RECORDED DATA below:
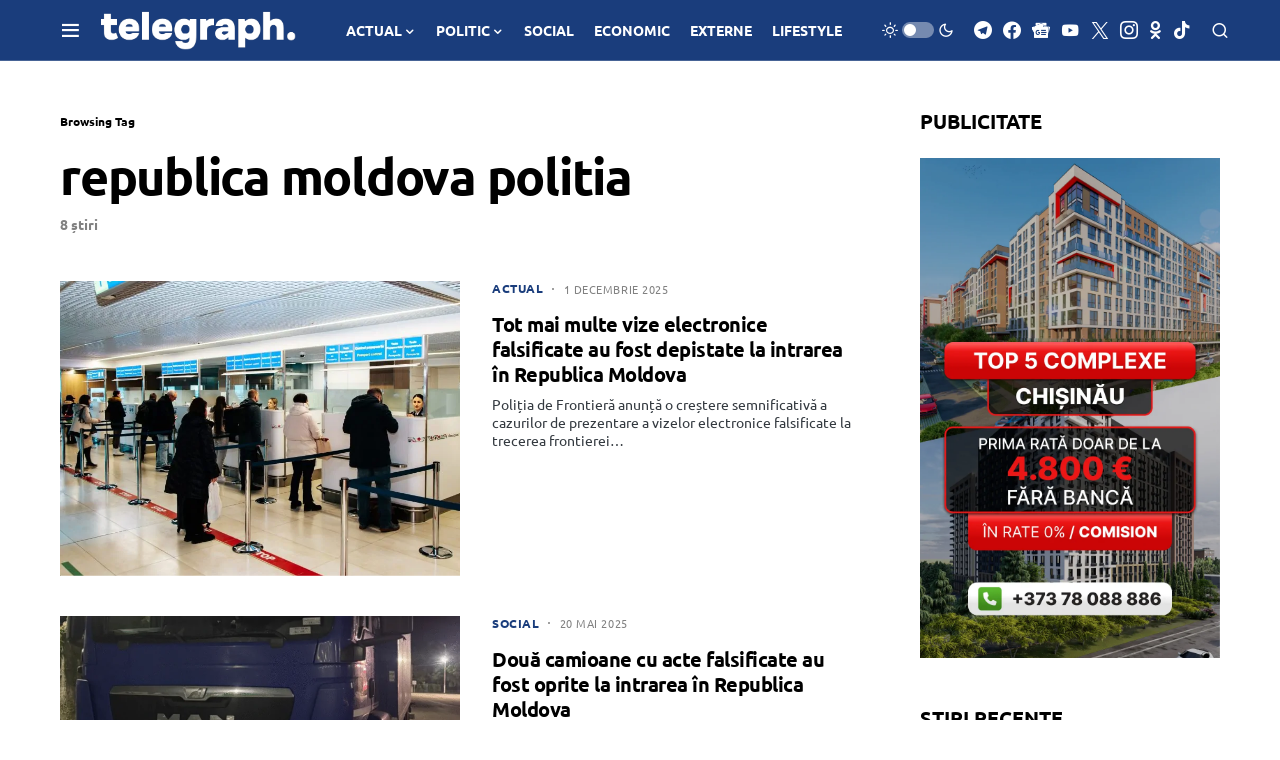

--- FILE ---
content_type: text/html; charset=utf-8
request_url: https://www.google.com/recaptcha/api2/aframe
body_size: 269
content:
<!DOCTYPE HTML><html><head><meta http-equiv="content-type" content="text/html; charset=UTF-8"></head><body><script nonce="3SUEbK2NAPkhWgv7DFyjWw">/** Anti-fraud and anti-abuse applications only. See google.com/recaptcha */ try{var clients={'sodar':'https://pagead2.googlesyndication.com/pagead/sodar?'};window.addEventListener("message",function(a){try{if(a.source===window.parent){var b=JSON.parse(a.data);var c=clients[b['id']];if(c){var d=document.createElement('img');d.src=c+b['params']+'&rc='+(localStorage.getItem("rc::a")?sessionStorage.getItem("rc::b"):"");window.document.body.appendChild(d);sessionStorage.setItem("rc::e",parseInt(sessionStorage.getItem("rc::e")||0)+1);localStorage.setItem("rc::h",'1769624019378');}}}catch(b){}});window.parent.postMessage("_grecaptcha_ready", "*");}catch(b){}</script></body></html>

--- FILE ---
content_type: application/javascript; charset=utf-8
request_url: https://fundingchoicesmessages.google.com/f/AGSKWxUSX1_KHlQFrOPIO8-f80u0fP1JSb2G5gALMjUECIsYVnDIqvw4cazoncjGz5Jdm4-tWM862VJibqWFdgff4PJh2C_s2ntYCOCoLH7hqvlJfTp1rtwP8kfdbxk5MVydPnNFzd6lKK9ZXXUtfjetZnuWDjnSr8_FjG5TEGn4Q-L-BY_llSR8vHs6HVLR/_-detect-adblock./adtop300._load_ad?/advertbanner2./td-ads-
body_size: -1287
content:
window['9c879f61-4cb7-465e-b9b4-cb9f6352d7bf'] = true;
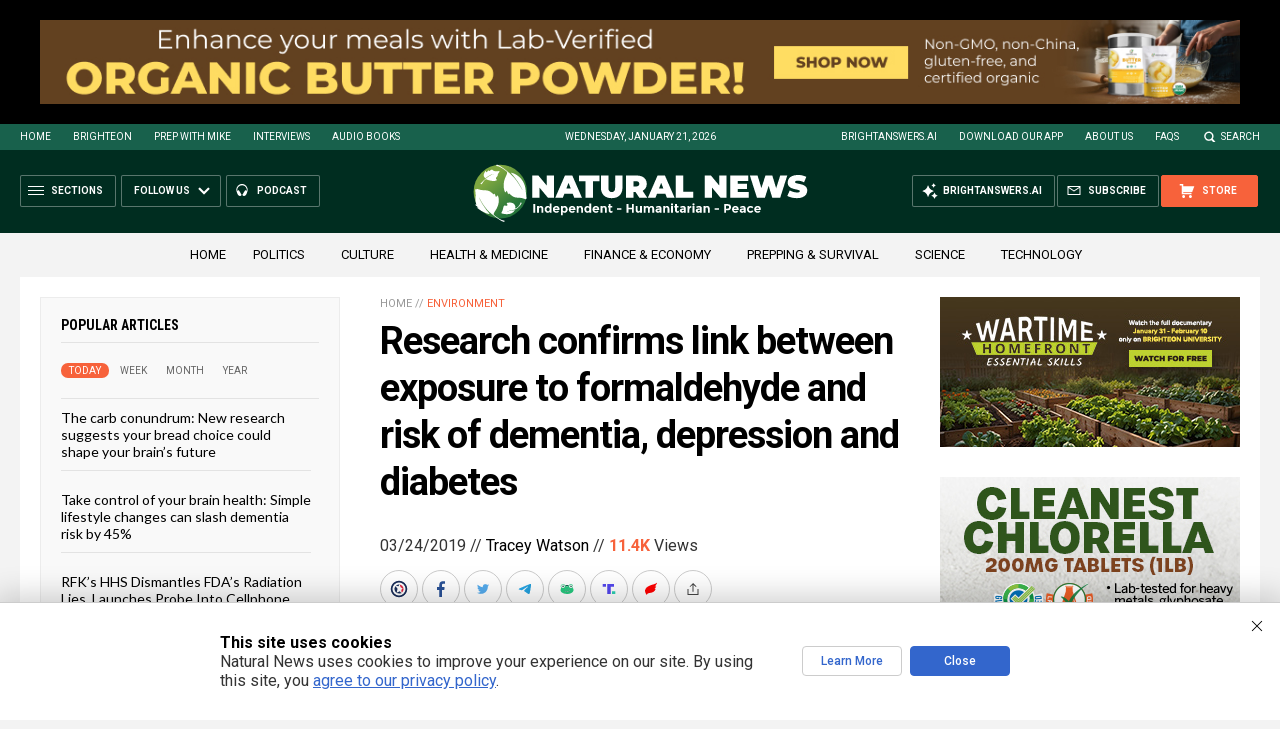

--- FILE ---
content_type: text/html
request_url: https://naturalnews.com/getviews3.asp?url=2019-03-24-research-link-between-exposure-to-formaldehyde-and-risk-of-dementia.html
body_size: -334
content:
11450

--- FILE ---
content_type: text/html
request_url: https://naturalnews.com/getviews3.asp?url=https://naturalnews.com/2019-03-24-research-link-between-exposure-to-formaldehyde-and-risk-of-dementia.html
body_size: -213
content:
11450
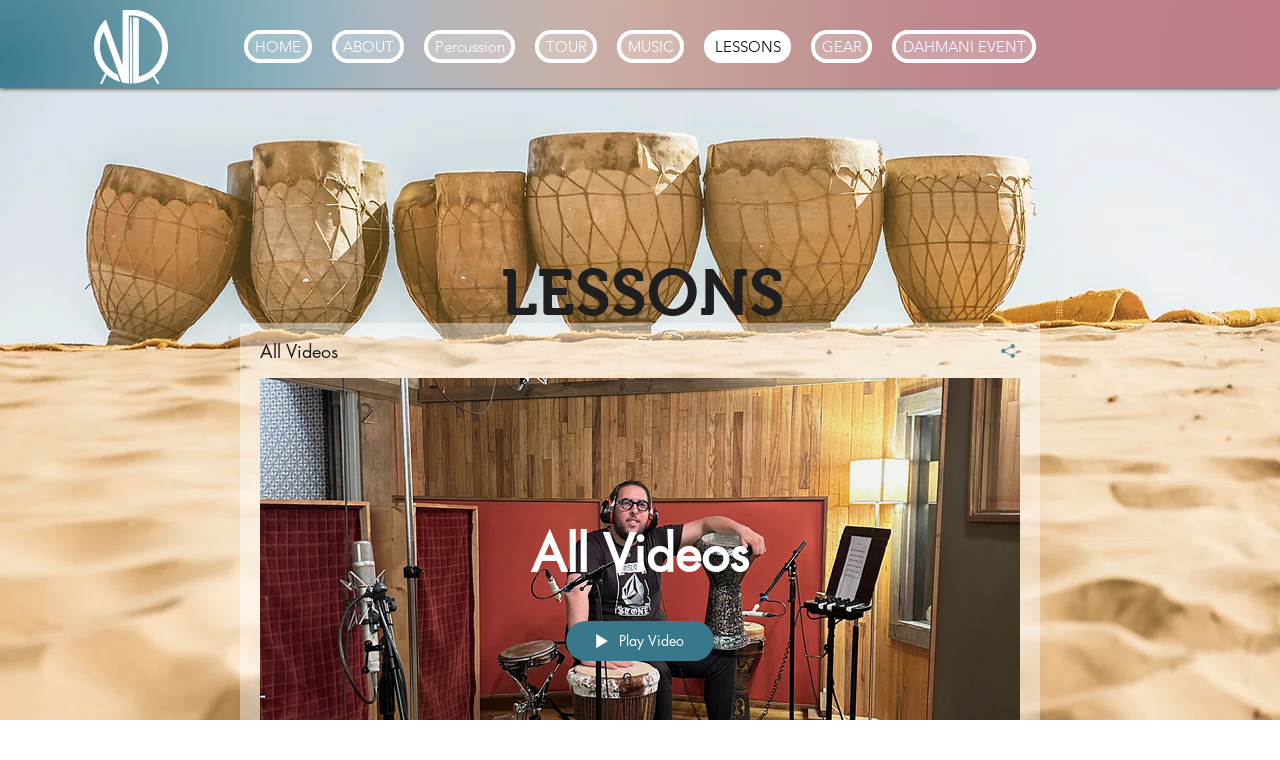

--- FILE ---
content_type: text/html; charset=utf-8
request_url: https://www.google.com/recaptcha/api2/aframe
body_size: 268
content:
<!DOCTYPE HTML><html><head><meta http-equiv="content-type" content="text/html; charset=UTF-8"></head><body><script nonce="hSEUz5A0QAqKsVmPgfPr-Q">/** Anti-fraud and anti-abuse applications only. See google.com/recaptcha */ try{var clients={'sodar':'https://pagead2.googlesyndication.com/pagead/sodar?'};window.addEventListener("message",function(a){try{if(a.source===window.parent){var b=JSON.parse(a.data);var c=clients[b['id']];if(c){var d=document.createElement('img');d.src=c+b['params']+'&rc='+(localStorage.getItem("rc::a")?sessionStorage.getItem("rc::b"):"");window.document.body.appendChild(d);sessionStorage.setItem("rc::e",parseInt(sessionStorage.getItem("rc::e")||0)+1);localStorage.setItem("rc::h",'1768419901732');}}}catch(b){}});window.parent.postMessage("_grecaptcha_ready", "*");}catch(b){}</script></body></html>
End of RECORDED DATA.
◆ WHAT YOU HAVE TO DO
State the number of lines above that include the word "source", and write nothing besides that number.

◆ TASK SOLUTION
2